Os dados trabalhados pelo Pedro Magalhães dão-nos mais pistas sobre quem o Chega está a atrair: mais homens do que mulheres, mais quem tem o ensino secundário do que quem tem pelo menos licenciatura, mais quem ‘pouco ou nada’ vai à Igreja do que quem a frequenta regularmente. E que ganhar menos dinheiro ao fim do mês não é critério que influencie alguém a votar, ou não, em André Ventura.

Deixo para outros textos, que estamos a preparar, a análise mais cuidada sobre as razões deste crescimento do Chega. Hoje, o que me traz até si é este alerta: não é impossível que vejamos o Chega a ultrapassar o PSD nas intenções de voto. Nada nas sondagens ainda nos indica que isso possa acontecer já. Mas o aparente adormecimento do PSD faz que não o possamos excluir.

Exagero? Entrego-lhe mais alguns dados. Aqui há uns meses, aqui no Observatório da Maioria, fiz referência a uma sondagem da Universidade Católica que mostrava uma alta taxa de reprovação dos eleitores do PSD acerca de uma coligação com o Chega. Eram 72%, um valor muito alto, que me ficou na cabeça. Agora, decidi voltar a esse estudo de maio passado. E tentei olhar para os dados mais finos. O que se segue são hipóteses, de maio passado:

  • Ainda com 6% das intenções de voto, o Chega tinha já mais 9% dos eleitores a dizer ser “provável” poder votar no partido em legislativas;
  • 21% dos eleitores admitiam ser “positivo” (17%) ou muito positivo (4%) se o PSD se coligasse com o Chega;
  • Mesmo entre os que votaram PSD em 2022, 26% aceitavam este cenário – sendo que 30% destes não consideravam o Chega um partido “extremista” e 59% não o apontavam como “perigo para a democracia”.


É um facto que a taxa de reprovação do Chega era, neste estudo, altíssima. Mas não é menos verdade que os dados acima indicados mostravam, já, que o partido de André Ventura tinha – dentro destes limites – uma possibilidade real de crescimento. Hoje, olhando para as sondagens, isso tornou-se um facto: o Chega já não está nos 6% de intenção de voto, mas perto dos 15%.

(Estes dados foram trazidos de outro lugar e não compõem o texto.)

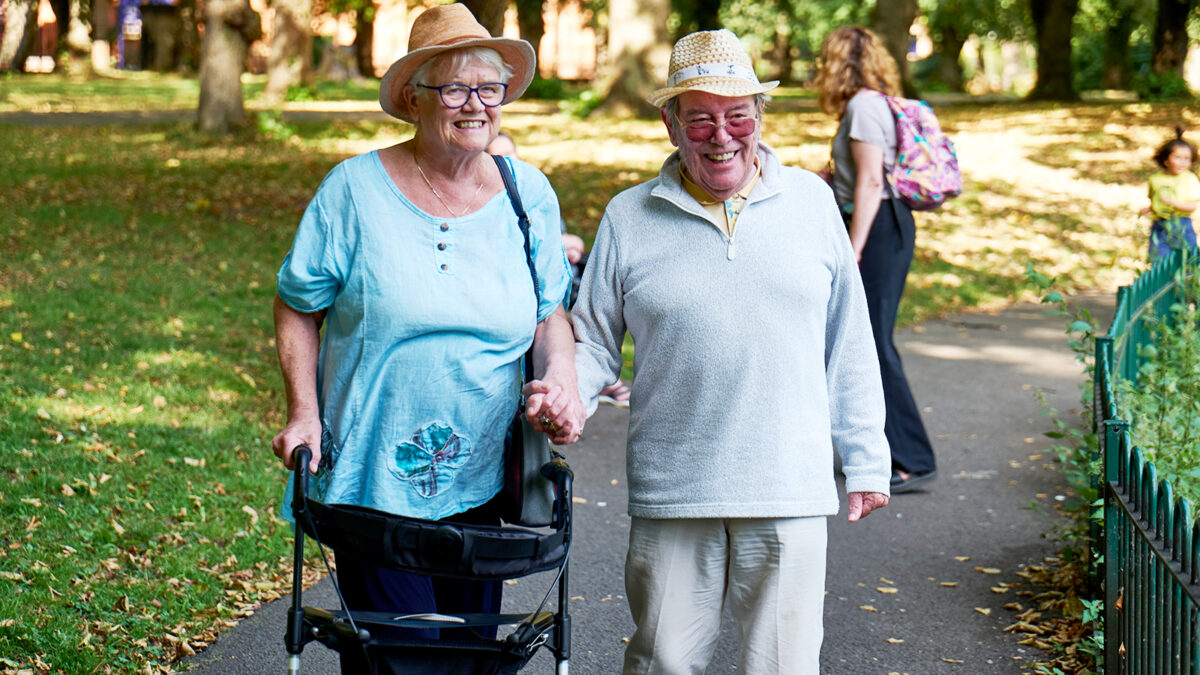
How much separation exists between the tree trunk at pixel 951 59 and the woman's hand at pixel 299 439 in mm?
51362

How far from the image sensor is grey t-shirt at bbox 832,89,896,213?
5.94 meters

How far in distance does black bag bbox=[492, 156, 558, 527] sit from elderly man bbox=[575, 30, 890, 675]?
7.4 inches

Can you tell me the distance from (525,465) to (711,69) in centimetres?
108

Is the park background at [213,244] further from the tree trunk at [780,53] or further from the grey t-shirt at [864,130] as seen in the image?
the tree trunk at [780,53]

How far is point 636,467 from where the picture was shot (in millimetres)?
3262

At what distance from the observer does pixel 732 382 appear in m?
3.13

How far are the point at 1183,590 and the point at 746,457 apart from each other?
1.02 m

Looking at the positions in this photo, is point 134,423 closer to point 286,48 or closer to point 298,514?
point 298,514

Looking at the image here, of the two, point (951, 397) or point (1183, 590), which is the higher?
point (1183, 590)

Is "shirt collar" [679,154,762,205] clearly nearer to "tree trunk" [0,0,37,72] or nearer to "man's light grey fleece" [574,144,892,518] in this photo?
"man's light grey fleece" [574,144,892,518]

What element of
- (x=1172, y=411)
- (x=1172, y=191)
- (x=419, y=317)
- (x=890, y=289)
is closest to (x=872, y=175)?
(x=890, y=289)

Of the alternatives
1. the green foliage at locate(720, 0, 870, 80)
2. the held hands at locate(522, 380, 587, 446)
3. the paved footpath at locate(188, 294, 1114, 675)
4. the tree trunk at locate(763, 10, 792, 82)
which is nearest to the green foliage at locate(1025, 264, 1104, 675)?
the paved footpath at locate(188, 294, 1114, 675)

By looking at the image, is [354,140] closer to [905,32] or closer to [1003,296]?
[905,32]

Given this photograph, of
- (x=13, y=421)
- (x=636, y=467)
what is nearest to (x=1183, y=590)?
(x=636, y=467)
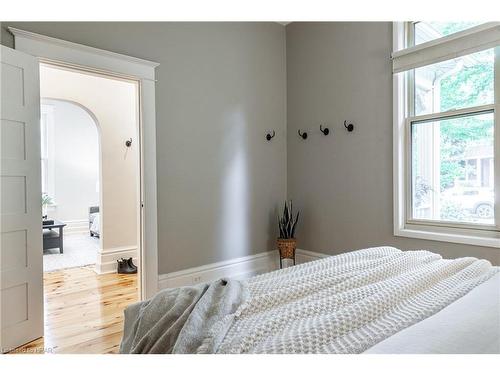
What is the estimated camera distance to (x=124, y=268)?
3.89 meters

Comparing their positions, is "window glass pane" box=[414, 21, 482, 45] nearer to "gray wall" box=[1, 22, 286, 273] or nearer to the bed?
"gray wall" box=[1, 22, 286, 273]

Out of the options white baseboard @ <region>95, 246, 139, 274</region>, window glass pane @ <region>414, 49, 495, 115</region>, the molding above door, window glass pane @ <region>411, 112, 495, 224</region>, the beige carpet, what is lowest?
the beige carpet

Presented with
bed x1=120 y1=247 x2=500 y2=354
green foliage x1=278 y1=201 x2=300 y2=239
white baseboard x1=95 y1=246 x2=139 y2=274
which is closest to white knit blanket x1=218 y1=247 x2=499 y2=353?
bed x1=120 y1=247 x2=500 y2=354

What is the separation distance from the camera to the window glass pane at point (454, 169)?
8.16 ft

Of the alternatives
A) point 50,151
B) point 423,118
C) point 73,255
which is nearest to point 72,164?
point 50,151

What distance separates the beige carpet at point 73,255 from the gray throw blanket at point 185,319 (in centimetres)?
345

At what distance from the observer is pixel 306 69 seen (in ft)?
11.8

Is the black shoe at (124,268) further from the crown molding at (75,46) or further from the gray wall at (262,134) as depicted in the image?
the crown molding at (75,46)

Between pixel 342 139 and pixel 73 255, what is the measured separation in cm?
397

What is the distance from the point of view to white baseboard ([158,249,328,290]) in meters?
2.97

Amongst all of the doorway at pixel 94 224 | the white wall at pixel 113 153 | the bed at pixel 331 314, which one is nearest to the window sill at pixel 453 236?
the bed at pixel 331 314

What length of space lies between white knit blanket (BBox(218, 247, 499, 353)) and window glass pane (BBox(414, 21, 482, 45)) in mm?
1951
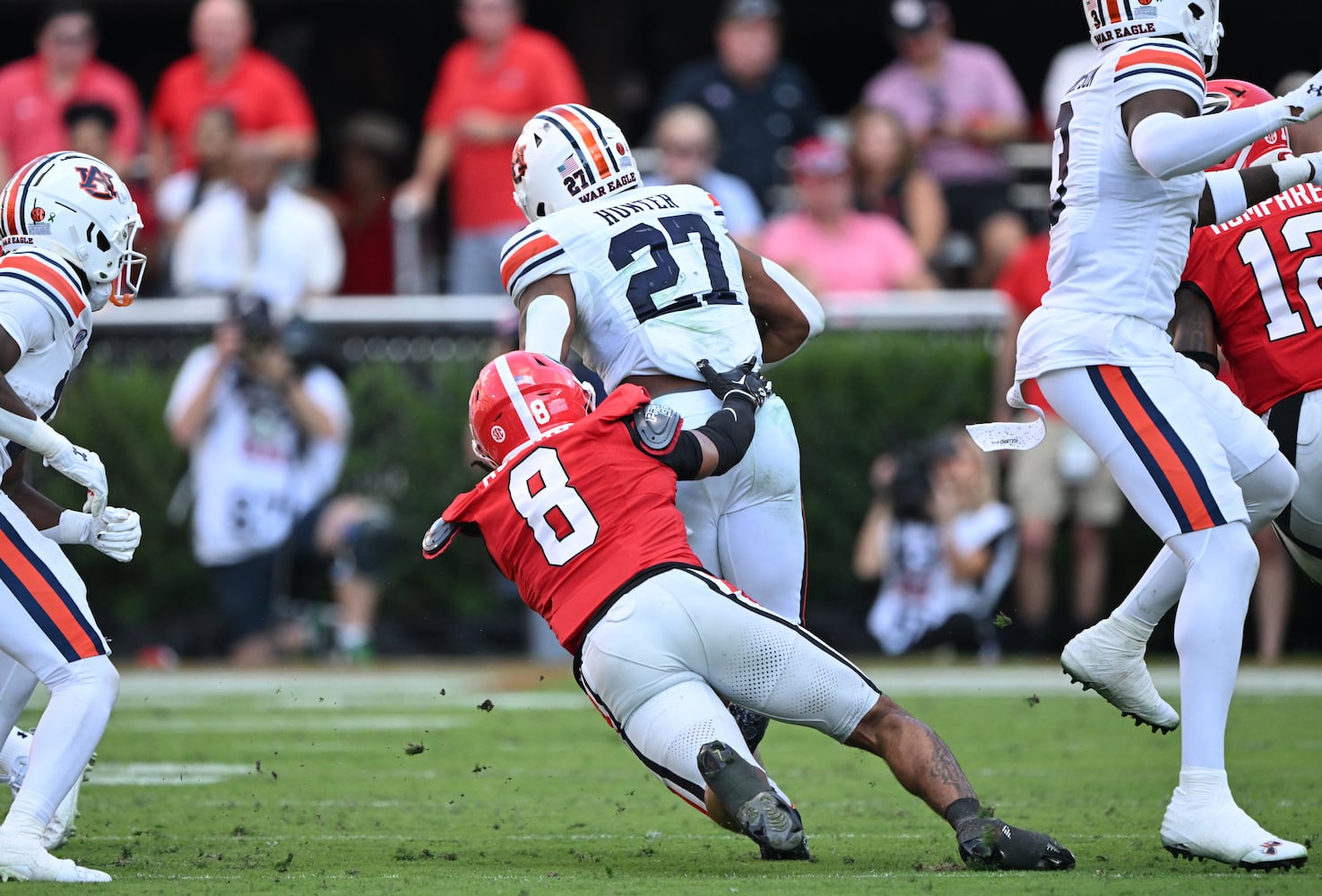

Marques Mendes, o comentador da SIC e ex-líder do PSD, fez um exercício curioso, juntando as amostras das sondagens publicadas em dezembro, concluindo que o Chega poderá atingir os 37 deputados, pouco menos de metade da AD e PS, mas conseguindo eleger mais do que a AD em Setúbal e Beja, empatando em Évora, crescendo muito em Lisboa também. Marques Mendes acrescentou isto: o Chega conquistará votos ao PSD, sobretudo, mas também ao PS. Não me surpreende: o estudo da UCP mostrava que o Chega pescava 9% dos que votaram no PSD e no PS nas legislativas de 2022, só abaixo dos 18% que se tinham abstido. O que nos leva à conclusão do atual Conselheiro de Estado: “A AD tem motivos de preocupação” e só tem até à Convenção do próximo fim de semana para mudar de estratégia.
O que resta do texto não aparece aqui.